Exploratory Data Analysis (EDA) in Python


What is EDA?

Exploratory Data Analysis (EDA) is the process of:

  • Analyzing datasets to summarize their key characteristics.
  • Identifying data patterns, outliers, missing values, and relationships.
  • Preparing data for machine learning and modeling.

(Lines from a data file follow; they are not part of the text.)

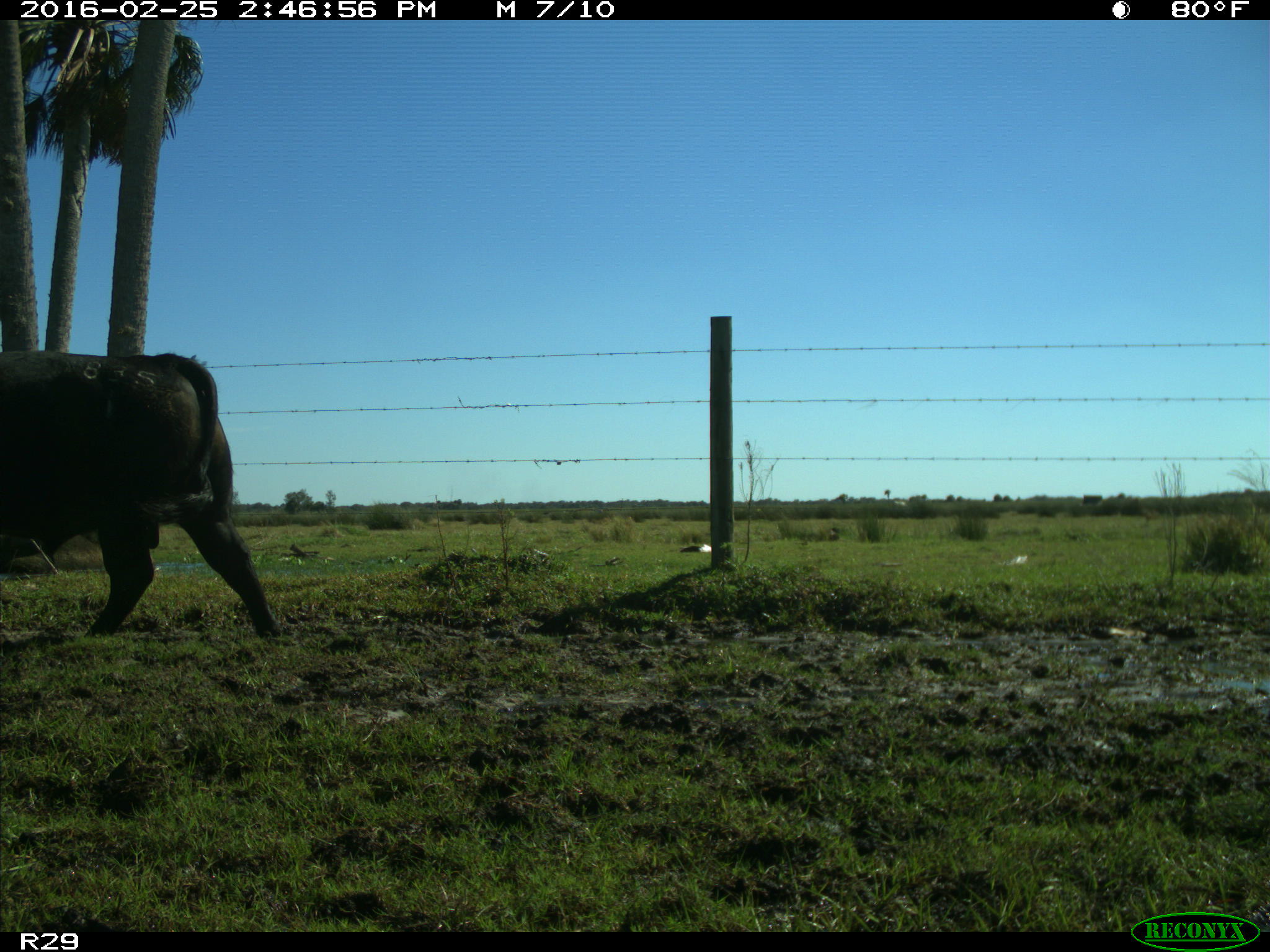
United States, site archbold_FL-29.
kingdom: Animalia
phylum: Chordata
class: Mammalia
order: Artiodactyla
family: Bovidae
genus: Bos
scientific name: Bos taurus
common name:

Python offers powerful EDA tools through libraries like:

  • pandas
  • matplotlib
  • seaborn
  • missingno

Prerequisites (Install Libraries)

pip install pandas matplotlib seaborn missingno


1. Load the Dataset

import pandas as pd

df = pd.read_csv("https://raw.githubusercontent.com/mwaskom/seaborn-data/master/titanic.csv")
print(df.head())


2. Basic Information and Summary

Check Dataset Shape and Info

print(df.shape)        # Rows, Columns
print(df.info())       # Data types & non-null count
print(df.describe())   # Statistical summary


3. Check Missing Values

Using Pandas

print(df.isnull().sum())

Visualize Missing Values with missingno

import missingno as msno
msno.matrix(df)


4. Univariate Analysis (Single Variable)

Value Counts for Categorical Columns

print(df['sex'].value_counts())

Histogram for Numerical Data

import matplotlib.pyplot as plt
df['age'].hist(bins=20)
plt.title("Age Distribution")
plt.xlabel("Age")
plt.ylabel("Frequency")
plt.show()

Countplot for Categorical Data (Seaborn)

import seaborn as sns
sns.countplot(x='class', data=df)
plt.title("Passenger Class Distribution")
plt.show()


5. Bivariate Analysis (Two Variables)

Correlation Matrix

correlation = df.corr()
sns.heatmap(correlation, annot=True, cmap='coolwarm')
plt.title("Correlation Matrix")
plt.show()

Boxplot: Age vs Survived

sns.boxplot(x='survived', y='age', data=df)
plt.title("Age Distribution by Survival")
plt.show()

Bar Plot: Survival by Gender

sns.barplot(x='sex', y='survived', data=df)
plt.title("Survival Rate by Gender")
plt.show()


6. Outlier Detection

sns.boxplot(x=df['fare'])
plt.title("Outlier Detection in Fare")
plt.show()


7. Feature Relationships

sns.pairplot(df[['age', 'fare', 'pclass', 'survived']], hue='survived')
plt.show()


Common EDA Questions to Ask

Question Purpose
What is the shape of the dataset? Understand size
What are the types of variables? Identify numeric/categorical
Are there any missing values? Handle data quality
Are there outliers? Clean anomalies
How are features related? Choose features for modeling
What is the target class balance? Detect imbalance